Gov Northam and the General Assembly Should Delay These Bills

Last week the Virginia Municipal League (VML), representing the Commonwealth’s city, town and county governments, urged Governor Ralph Northam to delay legislation imposing new costs and unfunded mandates on them. They argued that the economic recession and uncertainty created by the COVID-19 pandemic have made both prohibitive.

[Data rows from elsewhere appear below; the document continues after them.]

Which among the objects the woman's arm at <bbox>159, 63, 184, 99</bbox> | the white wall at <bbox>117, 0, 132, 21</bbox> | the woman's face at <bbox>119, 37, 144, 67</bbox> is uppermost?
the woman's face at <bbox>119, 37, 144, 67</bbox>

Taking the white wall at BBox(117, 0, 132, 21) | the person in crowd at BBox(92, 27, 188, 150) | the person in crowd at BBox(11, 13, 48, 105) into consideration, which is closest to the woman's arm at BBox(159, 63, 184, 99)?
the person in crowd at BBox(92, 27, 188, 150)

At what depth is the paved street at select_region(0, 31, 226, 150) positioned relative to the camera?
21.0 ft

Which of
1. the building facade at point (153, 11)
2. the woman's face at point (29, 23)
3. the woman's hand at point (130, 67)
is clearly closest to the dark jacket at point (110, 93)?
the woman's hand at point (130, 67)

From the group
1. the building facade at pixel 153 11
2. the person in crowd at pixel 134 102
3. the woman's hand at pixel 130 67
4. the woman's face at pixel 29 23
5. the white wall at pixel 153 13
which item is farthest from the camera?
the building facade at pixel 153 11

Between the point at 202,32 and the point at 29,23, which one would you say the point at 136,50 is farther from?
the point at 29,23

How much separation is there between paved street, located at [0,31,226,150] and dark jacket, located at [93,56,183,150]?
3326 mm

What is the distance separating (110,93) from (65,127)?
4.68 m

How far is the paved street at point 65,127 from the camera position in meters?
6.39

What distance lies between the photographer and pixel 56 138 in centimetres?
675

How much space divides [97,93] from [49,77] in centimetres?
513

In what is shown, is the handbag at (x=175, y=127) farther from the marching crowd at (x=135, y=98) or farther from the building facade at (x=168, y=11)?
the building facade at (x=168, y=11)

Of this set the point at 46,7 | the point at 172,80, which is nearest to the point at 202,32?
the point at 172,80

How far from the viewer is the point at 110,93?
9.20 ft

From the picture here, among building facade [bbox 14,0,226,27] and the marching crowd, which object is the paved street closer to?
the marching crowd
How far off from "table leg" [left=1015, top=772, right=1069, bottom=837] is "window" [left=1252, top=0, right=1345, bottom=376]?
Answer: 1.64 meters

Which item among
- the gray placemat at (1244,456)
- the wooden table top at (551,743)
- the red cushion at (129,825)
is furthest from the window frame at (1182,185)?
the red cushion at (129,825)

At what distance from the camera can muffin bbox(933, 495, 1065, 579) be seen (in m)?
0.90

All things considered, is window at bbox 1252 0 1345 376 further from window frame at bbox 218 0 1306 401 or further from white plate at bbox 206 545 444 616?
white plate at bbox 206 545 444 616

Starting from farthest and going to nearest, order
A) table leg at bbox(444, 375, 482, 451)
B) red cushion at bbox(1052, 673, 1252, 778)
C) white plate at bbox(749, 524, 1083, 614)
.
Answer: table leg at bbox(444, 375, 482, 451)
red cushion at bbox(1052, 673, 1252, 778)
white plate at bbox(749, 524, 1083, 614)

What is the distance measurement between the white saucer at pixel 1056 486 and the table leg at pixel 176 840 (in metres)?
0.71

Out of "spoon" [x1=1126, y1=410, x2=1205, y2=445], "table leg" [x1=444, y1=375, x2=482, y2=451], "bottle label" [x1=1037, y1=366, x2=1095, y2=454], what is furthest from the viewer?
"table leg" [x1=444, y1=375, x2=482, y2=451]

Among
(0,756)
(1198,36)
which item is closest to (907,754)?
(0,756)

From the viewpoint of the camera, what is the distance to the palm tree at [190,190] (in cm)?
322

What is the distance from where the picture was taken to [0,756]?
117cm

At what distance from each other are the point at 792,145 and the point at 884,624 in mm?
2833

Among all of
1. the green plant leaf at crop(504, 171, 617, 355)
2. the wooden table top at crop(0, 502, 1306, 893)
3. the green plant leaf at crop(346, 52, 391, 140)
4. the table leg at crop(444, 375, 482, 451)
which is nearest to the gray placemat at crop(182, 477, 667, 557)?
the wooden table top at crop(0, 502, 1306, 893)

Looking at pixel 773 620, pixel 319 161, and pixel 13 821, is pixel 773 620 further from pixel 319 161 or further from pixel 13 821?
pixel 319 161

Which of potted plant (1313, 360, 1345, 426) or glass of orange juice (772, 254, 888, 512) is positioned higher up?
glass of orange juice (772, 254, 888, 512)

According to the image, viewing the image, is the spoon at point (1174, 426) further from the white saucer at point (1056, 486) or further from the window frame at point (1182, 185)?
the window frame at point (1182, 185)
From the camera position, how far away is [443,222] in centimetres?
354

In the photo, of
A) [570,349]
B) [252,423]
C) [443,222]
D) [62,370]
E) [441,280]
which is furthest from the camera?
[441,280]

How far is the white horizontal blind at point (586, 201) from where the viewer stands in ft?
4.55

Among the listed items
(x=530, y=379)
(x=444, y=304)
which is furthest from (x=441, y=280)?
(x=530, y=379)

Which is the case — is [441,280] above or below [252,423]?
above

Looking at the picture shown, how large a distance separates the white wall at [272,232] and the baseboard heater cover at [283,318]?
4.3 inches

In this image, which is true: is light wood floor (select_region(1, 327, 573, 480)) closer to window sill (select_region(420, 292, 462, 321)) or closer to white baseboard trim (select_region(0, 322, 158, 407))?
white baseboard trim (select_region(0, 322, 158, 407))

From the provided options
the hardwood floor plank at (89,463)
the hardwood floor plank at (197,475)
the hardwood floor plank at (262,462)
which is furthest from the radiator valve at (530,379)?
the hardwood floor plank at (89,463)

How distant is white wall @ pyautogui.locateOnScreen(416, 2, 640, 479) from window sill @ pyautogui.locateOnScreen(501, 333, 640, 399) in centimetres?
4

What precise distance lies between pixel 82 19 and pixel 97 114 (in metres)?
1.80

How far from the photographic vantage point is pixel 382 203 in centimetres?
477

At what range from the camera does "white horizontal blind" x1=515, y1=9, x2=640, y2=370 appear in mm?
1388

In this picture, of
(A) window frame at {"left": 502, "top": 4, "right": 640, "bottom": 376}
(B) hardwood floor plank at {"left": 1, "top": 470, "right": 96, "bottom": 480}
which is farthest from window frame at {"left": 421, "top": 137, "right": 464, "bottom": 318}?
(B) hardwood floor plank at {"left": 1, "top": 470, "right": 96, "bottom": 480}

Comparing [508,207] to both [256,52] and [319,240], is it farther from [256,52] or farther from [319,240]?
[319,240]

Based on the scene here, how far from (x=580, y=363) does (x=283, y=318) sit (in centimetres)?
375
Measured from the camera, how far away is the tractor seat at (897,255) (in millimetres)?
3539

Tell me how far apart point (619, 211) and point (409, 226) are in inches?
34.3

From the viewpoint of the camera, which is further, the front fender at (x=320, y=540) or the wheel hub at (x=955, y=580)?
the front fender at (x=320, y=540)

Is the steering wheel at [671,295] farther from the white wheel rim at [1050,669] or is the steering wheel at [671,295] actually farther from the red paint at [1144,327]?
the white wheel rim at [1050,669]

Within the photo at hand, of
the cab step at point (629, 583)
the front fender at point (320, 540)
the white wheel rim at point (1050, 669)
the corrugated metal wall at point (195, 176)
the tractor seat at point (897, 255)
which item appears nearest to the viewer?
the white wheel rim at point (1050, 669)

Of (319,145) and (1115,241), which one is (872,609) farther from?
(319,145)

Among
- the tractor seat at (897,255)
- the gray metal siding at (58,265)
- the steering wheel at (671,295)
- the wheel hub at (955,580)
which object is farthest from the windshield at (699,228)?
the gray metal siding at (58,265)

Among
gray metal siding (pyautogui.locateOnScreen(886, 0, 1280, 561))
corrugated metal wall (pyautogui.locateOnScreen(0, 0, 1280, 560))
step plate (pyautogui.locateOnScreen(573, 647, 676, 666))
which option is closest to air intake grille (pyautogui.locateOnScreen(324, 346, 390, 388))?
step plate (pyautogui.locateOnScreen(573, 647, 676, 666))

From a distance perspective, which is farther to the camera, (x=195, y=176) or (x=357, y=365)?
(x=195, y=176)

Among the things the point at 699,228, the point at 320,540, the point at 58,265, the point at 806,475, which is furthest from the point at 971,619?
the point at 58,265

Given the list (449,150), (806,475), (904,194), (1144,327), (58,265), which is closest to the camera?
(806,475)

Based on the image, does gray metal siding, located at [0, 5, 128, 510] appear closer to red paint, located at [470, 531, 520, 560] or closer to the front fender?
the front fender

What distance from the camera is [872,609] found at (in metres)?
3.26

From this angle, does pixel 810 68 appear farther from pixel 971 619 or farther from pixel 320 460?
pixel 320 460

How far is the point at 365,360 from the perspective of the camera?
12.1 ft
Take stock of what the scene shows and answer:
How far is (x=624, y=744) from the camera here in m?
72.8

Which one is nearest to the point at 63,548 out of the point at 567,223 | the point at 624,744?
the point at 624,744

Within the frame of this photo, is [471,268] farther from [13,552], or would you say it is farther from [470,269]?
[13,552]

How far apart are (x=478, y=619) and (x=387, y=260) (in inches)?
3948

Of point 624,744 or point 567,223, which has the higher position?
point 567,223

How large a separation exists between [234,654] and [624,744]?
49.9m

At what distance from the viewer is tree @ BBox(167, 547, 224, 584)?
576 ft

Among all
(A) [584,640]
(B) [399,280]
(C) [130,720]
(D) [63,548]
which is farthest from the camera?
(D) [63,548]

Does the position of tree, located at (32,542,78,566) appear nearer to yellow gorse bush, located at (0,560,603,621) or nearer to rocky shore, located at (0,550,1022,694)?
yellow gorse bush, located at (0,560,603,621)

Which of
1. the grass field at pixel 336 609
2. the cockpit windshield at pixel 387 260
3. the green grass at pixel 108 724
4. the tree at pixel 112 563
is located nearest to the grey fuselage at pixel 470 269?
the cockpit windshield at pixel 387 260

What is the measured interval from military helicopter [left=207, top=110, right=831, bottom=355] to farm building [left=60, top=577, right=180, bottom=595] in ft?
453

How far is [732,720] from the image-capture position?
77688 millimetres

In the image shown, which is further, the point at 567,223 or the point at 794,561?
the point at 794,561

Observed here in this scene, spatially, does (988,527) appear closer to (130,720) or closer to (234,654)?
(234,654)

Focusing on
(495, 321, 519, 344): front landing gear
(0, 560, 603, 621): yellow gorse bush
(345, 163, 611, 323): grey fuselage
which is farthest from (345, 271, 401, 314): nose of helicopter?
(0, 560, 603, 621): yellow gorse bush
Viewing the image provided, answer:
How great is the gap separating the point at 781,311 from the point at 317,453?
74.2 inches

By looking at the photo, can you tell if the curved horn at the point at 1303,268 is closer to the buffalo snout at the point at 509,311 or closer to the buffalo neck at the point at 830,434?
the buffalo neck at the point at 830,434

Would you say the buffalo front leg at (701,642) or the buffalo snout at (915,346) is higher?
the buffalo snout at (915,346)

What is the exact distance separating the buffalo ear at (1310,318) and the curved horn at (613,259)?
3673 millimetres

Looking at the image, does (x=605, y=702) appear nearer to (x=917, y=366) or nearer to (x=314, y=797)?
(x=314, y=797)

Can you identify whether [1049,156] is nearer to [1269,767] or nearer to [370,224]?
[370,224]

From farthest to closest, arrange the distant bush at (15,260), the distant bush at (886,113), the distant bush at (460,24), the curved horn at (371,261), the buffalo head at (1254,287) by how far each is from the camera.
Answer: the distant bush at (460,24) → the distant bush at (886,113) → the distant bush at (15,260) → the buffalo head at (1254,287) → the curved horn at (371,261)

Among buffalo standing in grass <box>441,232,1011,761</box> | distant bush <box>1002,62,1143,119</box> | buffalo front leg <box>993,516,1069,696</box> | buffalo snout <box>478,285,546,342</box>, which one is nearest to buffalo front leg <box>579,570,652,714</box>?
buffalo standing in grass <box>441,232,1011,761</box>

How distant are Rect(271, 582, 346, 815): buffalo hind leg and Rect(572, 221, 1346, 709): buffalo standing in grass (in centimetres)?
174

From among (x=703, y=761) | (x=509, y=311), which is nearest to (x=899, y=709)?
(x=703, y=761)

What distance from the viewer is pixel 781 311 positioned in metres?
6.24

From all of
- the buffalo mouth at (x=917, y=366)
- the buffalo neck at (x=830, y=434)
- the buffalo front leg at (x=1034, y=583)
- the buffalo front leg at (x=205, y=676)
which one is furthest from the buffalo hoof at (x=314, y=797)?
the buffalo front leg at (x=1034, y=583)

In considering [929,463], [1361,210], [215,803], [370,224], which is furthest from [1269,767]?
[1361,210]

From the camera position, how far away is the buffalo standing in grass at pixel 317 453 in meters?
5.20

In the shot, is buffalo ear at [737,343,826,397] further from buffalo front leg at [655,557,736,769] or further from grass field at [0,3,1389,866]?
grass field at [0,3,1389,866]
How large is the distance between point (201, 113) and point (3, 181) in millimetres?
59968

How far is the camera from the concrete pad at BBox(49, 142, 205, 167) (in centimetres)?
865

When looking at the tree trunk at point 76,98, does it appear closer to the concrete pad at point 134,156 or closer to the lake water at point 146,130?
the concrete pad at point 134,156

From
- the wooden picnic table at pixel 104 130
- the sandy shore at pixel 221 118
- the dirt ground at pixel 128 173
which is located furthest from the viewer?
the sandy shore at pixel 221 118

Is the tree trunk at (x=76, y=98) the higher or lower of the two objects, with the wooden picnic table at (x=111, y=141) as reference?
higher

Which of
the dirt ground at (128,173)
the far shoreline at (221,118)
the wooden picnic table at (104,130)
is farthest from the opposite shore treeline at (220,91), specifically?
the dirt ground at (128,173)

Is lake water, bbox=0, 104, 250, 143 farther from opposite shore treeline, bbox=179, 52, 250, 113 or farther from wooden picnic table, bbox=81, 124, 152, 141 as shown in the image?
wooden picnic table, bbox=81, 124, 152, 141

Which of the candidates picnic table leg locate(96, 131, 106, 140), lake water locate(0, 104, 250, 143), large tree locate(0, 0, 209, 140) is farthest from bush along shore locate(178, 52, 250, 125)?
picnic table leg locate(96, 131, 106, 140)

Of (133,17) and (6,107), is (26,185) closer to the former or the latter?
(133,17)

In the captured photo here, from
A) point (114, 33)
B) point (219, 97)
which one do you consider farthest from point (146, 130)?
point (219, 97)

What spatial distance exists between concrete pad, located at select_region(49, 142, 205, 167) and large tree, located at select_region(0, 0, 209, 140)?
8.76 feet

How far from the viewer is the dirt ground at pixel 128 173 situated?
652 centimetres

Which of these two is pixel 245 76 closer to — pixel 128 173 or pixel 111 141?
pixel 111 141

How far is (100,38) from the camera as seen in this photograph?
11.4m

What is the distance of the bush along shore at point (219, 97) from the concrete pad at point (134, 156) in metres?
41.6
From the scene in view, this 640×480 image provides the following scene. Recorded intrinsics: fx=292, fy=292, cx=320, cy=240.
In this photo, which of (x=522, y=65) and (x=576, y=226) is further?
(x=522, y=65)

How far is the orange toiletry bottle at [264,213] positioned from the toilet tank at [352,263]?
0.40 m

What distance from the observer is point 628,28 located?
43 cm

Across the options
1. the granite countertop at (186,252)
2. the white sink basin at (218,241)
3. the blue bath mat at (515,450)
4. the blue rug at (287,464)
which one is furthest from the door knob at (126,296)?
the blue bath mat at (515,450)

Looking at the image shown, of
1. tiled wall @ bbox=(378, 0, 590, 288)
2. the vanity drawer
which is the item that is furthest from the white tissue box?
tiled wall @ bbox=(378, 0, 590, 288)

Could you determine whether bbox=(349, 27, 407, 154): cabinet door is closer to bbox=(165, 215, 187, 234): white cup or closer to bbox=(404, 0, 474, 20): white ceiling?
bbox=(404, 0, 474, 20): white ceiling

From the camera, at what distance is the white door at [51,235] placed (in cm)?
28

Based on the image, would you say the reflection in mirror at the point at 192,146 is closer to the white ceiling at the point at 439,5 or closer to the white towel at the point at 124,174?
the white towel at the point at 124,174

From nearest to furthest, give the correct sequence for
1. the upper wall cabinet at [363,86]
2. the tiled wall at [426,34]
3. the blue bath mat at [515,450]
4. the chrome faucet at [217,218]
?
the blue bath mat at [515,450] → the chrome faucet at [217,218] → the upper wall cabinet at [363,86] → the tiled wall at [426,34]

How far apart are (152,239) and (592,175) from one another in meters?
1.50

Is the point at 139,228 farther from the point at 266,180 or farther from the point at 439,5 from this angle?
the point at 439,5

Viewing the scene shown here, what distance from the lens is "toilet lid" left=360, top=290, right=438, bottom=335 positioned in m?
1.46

What needs to be done doesn’t stop at the VML’s recommendations alone, which were limited to items having an impact on local government functions. League Executive Director Michelle Gowdy correctly notes that local “revenue from commercial properties are at risk as small local businesses closedown. Whether these companies can hang on until the Coronavirus runs its course is unknown.”
Those local businesses feed local governments with taxes and salaried employees who also pay taxes. If their cost to operate rises so high that they cannot continue – they die and take their local tax revenue with them.
Nor is the VML alone. This week, a coalition of small business-dominated trade associations, the Coalition for a Strong Virginia Economy, issued a similar letter to the Governor. They not only endorsed the VML position of delaying the minimum wage increase and collective, but outlined other new burdens that should be delayed so Virginia’s economy can get up and running.
A review of a few of these bills demonstrates what the impact will be:
  • Minimum Wage Increase: One of the issues raised by both groups, the bill on the Governor’s desk raises the minimum wage by 31 percent in just the first year, starting nine months from now. Raising the minimum also has the effect of pushing up other wages. The problem is that when you raise the cost of creating something, you get less of it. That includes creating and restoring jobs at precisely the time we need them most. Small and mid-sized businesses will have to decide between hiring back fewer people, reducing benefits, or just going out of business.
  • Collective Bargaining: VML and the Coalition were likely persuaded by econometric studies demonstrating the increased costs from collective bargaining would have amounted to $3.5 billion to $7.4 billion in 2014 alone. With 2.7 million Virginia taxpayers, the simple math shows an added cost to families of thousands of dollars. 
  • Rising Construction Cost:   Two additional bills would raise the cost of public construction projects.   Project Labor Agreements (PLAs) discourage nonunion contractors and subcontractors (98 percent of Virginia’s construction industry) from competing to build taxpayer-funded projects. A study comparing school construction projects demonstrates that PLAs raise school construction costs rise 18 percent. They particularly impact non-union minority contractors, which is why the National Black Chamber of Commerce opposes them.

Raising wages on public projects to nonmarket rates has been shown to raise costs in Michigan by $127 million per year, and by $158 million per year in Illinois. Part of getting out of the recession will include spending funds on necessary public projects, but when costs rise, less people are employed, and taxpayers spend more to get less for their money.